おかしいぞ……いくらなんでもグレンデルがこんなところにいるわけねえ。宝石守がなんでこんな枯れた場所にいるんだよ!?


「ギュオオオオオオオ!!!」

「まったく嫌になるぜ……今度はこれを倒せば更なる力をくれるってのか……神様ってのは試練が好きだなまったく!!」


神様? 神嫌いだったはずのステフが神の名を言う? そんなことあるか?


「死ねぇ!!」


ステフの短刀がグレンデルの喉を裂く、本当ならこれで戦闘終了だが……


「そう簡単には行かねえよなあ?」

「ギュオオオオオオオ!!!」


すぐに傷が塞がってグレンデルは元気に吼える、治癒力が尋常じゃねえぞ……どうにかして全身消しとばすくらいじゃねえと駄目みたいだな。


「小僧!! 離れてろ!! 死ぬぞ!!」


グレンデルのラッシュを避けながらこっちを見る余裕まであるのか……本当に規格外だなステフ……こんな奴が仲間だったらどんなに楽か……いやいや俺の冒険は俺がやらなきゃ意味ねえだろ……


「ですがこのままだと勝負がつきません!!」

「は、 一丁前に心配してんのか? 要らねえよそんなもん!! こちとら元聖人だ、殺しきる術は持ってる!!」

「え?」

「あ、今のなしだ」

「いやいやいや!!?」


たしかに十三聖人の中に空席があったけど!? お前かよ!? 確か三番目が空席になってた筈だ。確かその二つ名は……


聖十字(グランドクロス)……」

「クッソ!! バレたか!? じゃあ隠す必要もねえな」


聖十字は確かに聖人の業だ。記録を読むことしかできなかったけどな……曰く聖なる十字は神敵を悉く滅ぼすとかなんとか。

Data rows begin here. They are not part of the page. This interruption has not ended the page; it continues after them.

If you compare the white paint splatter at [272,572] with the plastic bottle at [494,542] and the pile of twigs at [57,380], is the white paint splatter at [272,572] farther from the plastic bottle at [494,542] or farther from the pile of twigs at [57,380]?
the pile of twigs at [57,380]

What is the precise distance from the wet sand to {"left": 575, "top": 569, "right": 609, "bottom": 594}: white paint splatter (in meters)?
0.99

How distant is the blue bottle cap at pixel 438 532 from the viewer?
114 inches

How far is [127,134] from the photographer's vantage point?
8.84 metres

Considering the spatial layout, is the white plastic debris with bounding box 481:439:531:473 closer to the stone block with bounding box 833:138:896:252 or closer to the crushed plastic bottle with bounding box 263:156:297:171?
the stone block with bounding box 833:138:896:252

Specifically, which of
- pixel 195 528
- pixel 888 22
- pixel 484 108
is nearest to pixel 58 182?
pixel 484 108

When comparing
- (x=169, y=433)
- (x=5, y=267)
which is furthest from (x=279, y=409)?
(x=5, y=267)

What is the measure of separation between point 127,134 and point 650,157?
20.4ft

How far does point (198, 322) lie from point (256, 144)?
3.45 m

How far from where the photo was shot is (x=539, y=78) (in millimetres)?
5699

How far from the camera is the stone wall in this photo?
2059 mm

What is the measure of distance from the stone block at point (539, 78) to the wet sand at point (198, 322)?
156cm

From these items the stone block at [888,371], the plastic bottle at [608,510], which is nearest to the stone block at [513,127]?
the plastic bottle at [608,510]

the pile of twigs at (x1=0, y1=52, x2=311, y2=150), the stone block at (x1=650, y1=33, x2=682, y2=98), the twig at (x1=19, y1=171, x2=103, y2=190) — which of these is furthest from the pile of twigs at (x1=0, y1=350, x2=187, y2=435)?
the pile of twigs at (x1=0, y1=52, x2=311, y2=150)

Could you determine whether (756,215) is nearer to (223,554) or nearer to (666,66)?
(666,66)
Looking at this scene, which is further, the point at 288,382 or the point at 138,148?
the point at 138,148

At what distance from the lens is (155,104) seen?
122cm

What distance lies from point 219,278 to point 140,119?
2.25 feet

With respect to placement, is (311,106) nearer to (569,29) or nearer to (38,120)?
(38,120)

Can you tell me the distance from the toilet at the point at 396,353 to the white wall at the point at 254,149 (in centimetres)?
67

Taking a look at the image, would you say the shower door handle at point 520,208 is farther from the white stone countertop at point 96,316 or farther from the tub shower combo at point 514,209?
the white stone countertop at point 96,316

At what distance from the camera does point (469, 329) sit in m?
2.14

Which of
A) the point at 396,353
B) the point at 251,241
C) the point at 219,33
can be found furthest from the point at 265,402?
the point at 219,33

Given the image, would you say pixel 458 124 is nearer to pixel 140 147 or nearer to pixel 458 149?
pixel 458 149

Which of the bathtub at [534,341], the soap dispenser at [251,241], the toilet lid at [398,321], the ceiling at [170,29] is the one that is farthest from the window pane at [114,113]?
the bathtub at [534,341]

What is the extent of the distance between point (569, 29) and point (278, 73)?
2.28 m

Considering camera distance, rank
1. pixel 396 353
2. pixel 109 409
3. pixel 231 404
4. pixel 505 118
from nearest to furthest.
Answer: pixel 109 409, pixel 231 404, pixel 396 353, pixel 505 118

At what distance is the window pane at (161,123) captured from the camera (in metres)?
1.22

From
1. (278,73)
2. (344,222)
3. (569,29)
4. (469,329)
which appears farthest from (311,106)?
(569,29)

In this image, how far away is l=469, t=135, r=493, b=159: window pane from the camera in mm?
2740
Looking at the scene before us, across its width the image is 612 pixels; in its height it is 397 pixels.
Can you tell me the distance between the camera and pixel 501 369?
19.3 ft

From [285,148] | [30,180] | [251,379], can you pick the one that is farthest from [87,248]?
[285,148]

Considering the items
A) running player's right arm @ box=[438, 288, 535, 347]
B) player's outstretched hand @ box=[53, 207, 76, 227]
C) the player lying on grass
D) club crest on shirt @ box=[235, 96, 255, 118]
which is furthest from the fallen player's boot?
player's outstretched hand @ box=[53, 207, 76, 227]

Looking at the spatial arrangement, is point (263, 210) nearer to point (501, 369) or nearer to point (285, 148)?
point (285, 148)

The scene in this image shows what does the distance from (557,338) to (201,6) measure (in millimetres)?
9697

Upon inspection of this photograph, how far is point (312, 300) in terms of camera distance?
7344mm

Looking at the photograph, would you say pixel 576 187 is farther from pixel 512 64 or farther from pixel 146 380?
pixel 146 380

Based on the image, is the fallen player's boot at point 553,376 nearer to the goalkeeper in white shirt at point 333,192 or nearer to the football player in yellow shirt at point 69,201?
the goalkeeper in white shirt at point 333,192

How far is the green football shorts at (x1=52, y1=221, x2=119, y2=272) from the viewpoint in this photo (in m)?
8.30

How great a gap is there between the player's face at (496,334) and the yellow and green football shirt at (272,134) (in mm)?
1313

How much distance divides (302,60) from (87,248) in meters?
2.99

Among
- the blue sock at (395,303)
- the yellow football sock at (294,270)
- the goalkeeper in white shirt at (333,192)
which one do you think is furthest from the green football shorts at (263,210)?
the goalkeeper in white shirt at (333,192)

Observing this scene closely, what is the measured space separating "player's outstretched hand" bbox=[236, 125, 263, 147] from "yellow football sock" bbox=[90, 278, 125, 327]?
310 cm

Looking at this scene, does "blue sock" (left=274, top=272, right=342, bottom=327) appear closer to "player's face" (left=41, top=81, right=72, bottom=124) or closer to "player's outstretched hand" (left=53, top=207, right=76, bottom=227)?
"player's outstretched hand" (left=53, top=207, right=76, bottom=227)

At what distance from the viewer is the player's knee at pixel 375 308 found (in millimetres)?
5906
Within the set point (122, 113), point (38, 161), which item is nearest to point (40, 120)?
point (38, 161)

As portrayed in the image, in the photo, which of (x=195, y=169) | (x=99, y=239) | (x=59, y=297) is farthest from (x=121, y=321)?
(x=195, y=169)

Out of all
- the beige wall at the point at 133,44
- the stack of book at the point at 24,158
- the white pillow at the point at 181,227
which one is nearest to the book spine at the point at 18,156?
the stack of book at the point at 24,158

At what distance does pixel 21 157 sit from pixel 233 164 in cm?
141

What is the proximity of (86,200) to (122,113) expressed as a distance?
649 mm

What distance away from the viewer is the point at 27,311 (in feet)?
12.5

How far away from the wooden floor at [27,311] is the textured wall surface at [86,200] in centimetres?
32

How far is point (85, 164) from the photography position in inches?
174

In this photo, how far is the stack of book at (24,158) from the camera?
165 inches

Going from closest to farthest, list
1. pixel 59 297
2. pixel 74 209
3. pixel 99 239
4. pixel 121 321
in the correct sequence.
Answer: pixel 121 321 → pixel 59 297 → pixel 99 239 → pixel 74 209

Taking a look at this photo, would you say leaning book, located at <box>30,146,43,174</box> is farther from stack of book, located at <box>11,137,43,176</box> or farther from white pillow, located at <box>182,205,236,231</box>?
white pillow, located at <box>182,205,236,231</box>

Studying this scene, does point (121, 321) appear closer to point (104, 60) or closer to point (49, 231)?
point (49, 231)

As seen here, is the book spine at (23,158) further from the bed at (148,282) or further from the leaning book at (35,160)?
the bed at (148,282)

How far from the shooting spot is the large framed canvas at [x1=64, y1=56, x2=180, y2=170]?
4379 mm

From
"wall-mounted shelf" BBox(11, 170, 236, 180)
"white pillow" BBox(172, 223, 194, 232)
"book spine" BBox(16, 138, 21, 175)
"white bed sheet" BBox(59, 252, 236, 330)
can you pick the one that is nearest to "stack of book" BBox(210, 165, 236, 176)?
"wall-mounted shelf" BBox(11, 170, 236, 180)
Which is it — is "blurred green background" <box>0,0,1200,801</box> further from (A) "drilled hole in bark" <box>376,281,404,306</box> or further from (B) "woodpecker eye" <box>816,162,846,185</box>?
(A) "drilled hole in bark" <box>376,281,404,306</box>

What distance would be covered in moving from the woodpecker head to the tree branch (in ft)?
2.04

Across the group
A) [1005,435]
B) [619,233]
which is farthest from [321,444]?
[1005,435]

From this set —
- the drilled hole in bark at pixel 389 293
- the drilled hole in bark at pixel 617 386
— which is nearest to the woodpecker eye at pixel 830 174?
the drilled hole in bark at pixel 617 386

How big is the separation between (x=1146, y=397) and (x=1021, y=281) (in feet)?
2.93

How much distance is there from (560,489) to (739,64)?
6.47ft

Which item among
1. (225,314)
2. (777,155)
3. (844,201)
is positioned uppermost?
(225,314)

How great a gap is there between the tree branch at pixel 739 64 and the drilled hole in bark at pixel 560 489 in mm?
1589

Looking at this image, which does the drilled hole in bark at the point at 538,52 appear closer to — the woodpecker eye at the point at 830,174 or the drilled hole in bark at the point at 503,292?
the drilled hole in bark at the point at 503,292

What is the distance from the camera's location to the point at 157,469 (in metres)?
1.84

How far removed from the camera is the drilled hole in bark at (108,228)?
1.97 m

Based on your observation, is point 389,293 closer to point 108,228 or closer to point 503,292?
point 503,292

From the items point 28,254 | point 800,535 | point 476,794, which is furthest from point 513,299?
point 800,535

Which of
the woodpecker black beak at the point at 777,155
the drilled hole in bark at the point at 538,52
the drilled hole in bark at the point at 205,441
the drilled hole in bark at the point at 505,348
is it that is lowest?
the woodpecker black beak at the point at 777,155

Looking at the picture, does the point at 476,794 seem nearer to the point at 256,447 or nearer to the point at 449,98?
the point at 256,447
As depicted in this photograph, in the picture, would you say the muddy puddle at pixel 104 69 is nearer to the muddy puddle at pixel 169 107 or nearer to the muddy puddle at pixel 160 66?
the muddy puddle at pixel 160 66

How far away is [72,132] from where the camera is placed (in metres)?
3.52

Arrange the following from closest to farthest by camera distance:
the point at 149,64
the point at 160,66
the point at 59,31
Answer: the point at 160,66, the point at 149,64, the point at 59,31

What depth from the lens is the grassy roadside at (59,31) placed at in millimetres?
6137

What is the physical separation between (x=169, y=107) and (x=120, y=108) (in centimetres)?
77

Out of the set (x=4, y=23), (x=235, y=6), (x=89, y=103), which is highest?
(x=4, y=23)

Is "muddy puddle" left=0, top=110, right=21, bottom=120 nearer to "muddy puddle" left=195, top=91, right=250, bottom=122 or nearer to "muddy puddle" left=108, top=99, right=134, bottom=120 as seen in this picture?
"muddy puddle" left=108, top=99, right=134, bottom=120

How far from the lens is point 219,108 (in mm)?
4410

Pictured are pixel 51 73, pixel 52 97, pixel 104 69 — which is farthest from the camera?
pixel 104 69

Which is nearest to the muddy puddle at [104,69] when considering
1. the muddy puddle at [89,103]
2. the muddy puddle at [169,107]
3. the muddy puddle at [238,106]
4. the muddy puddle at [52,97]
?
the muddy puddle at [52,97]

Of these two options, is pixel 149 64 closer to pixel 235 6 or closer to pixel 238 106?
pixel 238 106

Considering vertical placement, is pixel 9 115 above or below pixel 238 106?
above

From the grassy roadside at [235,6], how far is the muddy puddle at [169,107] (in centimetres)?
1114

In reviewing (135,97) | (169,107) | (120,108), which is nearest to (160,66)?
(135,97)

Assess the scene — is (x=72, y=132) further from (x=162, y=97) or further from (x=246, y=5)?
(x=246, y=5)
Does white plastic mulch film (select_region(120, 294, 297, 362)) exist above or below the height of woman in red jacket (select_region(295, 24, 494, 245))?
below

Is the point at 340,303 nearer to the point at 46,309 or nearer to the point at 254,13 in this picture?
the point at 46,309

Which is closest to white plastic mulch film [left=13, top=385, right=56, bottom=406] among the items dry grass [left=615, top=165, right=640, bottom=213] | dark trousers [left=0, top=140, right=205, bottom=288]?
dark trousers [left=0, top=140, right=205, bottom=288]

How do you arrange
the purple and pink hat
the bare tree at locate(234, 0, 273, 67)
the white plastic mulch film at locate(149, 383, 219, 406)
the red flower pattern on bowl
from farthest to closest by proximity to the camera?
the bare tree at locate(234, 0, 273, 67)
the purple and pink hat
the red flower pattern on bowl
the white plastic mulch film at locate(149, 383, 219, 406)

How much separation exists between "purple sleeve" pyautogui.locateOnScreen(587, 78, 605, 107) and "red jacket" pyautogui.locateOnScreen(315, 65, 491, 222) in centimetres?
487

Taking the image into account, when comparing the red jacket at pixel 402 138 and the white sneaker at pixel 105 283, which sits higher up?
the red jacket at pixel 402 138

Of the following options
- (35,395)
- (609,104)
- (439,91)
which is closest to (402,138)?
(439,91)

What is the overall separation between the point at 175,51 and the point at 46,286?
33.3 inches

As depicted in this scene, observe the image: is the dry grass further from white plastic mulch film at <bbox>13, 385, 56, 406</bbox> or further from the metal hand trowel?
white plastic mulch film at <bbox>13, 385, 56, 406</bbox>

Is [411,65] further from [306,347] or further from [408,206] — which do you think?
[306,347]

「だが今は少し違う、少しばかり折り合いが悪くなってな……聖十字は形を変えた」


形が……? 十字の形が変わったら意味がないんじゃ……


「俺の祈りを見せてやるよ」


ステフが取り出した瓶がグレンデルにぶつかる、中身は液体だったらしく割れたのちにグレンデルの体を濡らした。


聖一文字(グランド・ソロ)

「ギュオオオオオオオ!!?」


グレンデルに黒焦げの杭みたいなのが刺さった!? 腹に真横に刺さってるけどそれじゃグレンデルを殺せないんじゃ……


「焼けろ」


グレンデルが燃え上がった!? さっきかけてたのは油か!!


「そして爆ぜろ!!」


爆発しやがった……え? 油って爆発するの?


「これが今の俺の十字だぜ」


爆発が連続して起こっている、その爆発は縦に連鎖を続け一本の火柱を作った。


「確かに十字だ……力技だけど……」

「ちなみに名前は爆裂十字(バスタークロス)だ」

「うわっ、びっくりした!?」

「悪いな、癖で気配を消しちまうんだ」


ここまでやったらもうグレンデルも死んだだろう、

爆破され続けて死なねえわけねえからな。


「っ!? あぶねえ!?」

「え?」


突き飛ばされた先で見たのは焦げた肉の塊がステフを貫いた姿だった。


「がはっ……ちくしょう……まだ動きやがるか……あれで死なねえとはしぶとい奴だ……」

「ギュゴォオオオゴ……」


違う……あれはもう死んでる。


「紫色のオーラに、赤く光る目、それに朽ちた身体……ドラゴンゾンビ化したのか!?」

「ドラゴンゾンビだぁ? あれはもっと時間がかかるもんだ……死んですぐに動く奴は別だ……もともとあいつの身体は別の奴が動かしてたんだろうよ」

「別の奴……?」

「きっとそいつは肉の奥深くに入り込んでやがったんだ……それが今見えるぞ」

「ゴォオオオオオオオ……」


朽ちた身体の奥に見えるのは青い複眼、それはつまり中身が虫であることを意味していた。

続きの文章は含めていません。